● Problem
Copy out exactly, from the entries that follow, the line holding "Multimedia in classes of 20,500 high schools", the line holding "Multimedia classrooms have", and all lines between them, but no pictures.

(Recorded data)
=== Section Start ===

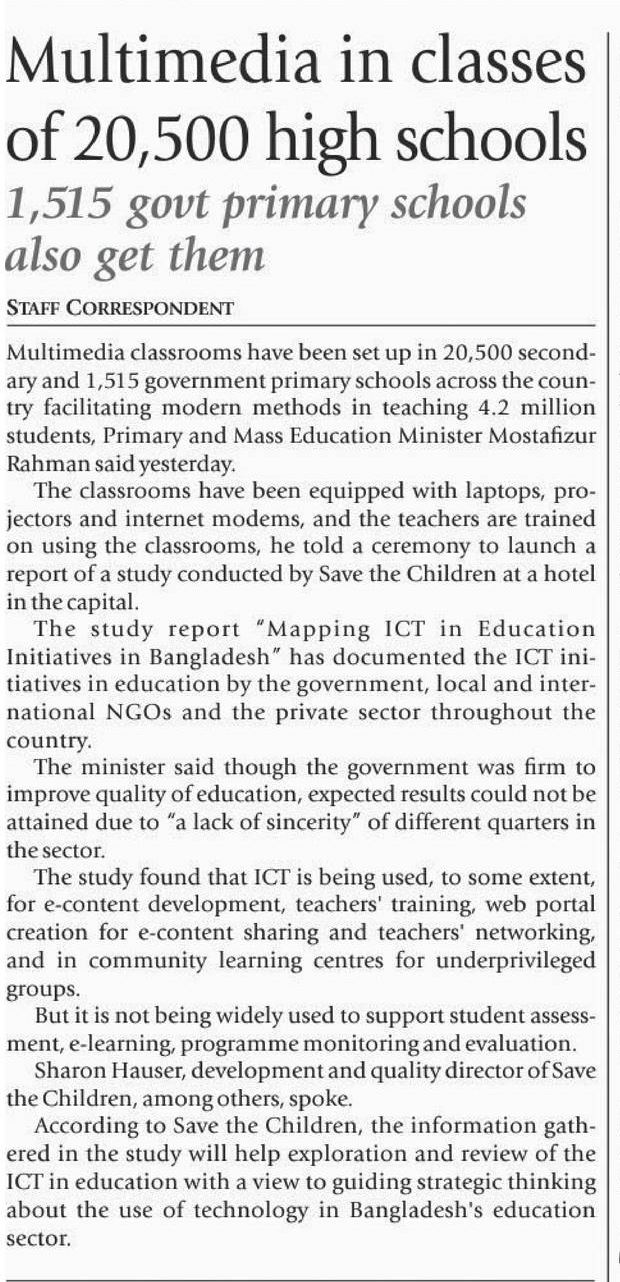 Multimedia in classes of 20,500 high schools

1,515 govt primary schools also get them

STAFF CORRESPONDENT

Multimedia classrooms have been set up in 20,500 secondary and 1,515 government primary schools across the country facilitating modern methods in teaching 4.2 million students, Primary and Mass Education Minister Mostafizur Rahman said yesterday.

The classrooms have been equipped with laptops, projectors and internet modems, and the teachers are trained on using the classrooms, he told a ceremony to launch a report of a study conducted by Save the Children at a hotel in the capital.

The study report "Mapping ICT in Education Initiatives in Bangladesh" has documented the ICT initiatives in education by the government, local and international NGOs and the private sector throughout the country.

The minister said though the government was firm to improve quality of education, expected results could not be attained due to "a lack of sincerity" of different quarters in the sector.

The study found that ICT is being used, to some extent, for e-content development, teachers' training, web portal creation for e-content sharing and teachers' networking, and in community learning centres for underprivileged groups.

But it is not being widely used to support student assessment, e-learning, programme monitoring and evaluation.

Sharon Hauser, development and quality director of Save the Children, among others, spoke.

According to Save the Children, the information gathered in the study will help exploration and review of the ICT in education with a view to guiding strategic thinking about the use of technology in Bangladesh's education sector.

=== Section End ===
=== Section Start ===

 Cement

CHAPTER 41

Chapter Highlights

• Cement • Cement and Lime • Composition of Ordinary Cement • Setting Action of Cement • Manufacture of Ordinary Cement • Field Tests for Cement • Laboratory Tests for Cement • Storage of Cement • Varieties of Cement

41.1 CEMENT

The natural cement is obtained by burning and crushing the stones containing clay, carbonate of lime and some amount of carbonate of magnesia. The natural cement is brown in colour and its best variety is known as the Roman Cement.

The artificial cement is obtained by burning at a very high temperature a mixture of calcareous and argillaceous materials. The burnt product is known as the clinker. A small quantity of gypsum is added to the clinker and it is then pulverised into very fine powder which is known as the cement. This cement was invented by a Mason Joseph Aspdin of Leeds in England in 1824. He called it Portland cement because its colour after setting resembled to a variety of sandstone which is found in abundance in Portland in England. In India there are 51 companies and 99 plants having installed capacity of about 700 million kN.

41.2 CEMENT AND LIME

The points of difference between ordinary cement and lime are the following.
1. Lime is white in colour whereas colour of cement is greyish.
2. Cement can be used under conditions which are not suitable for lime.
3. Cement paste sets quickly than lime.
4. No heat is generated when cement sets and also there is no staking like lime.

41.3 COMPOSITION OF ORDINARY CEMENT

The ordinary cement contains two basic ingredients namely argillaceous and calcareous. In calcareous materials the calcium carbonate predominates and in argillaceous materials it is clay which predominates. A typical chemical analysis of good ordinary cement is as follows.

=== Section End ===

● Response for this exercise
 Multimedia in classes of 20,500 high schools

1,515 govt primary schools also get them

STAFF CORRESPONDENT

Multimedia classrooms have been set up in 20,500 secondary and 1,515 government primary schools across the country facilitating modern methods in teaching 4.2 million students, Primary and Mass Education Minister Mostafizur Rahman said yesterday.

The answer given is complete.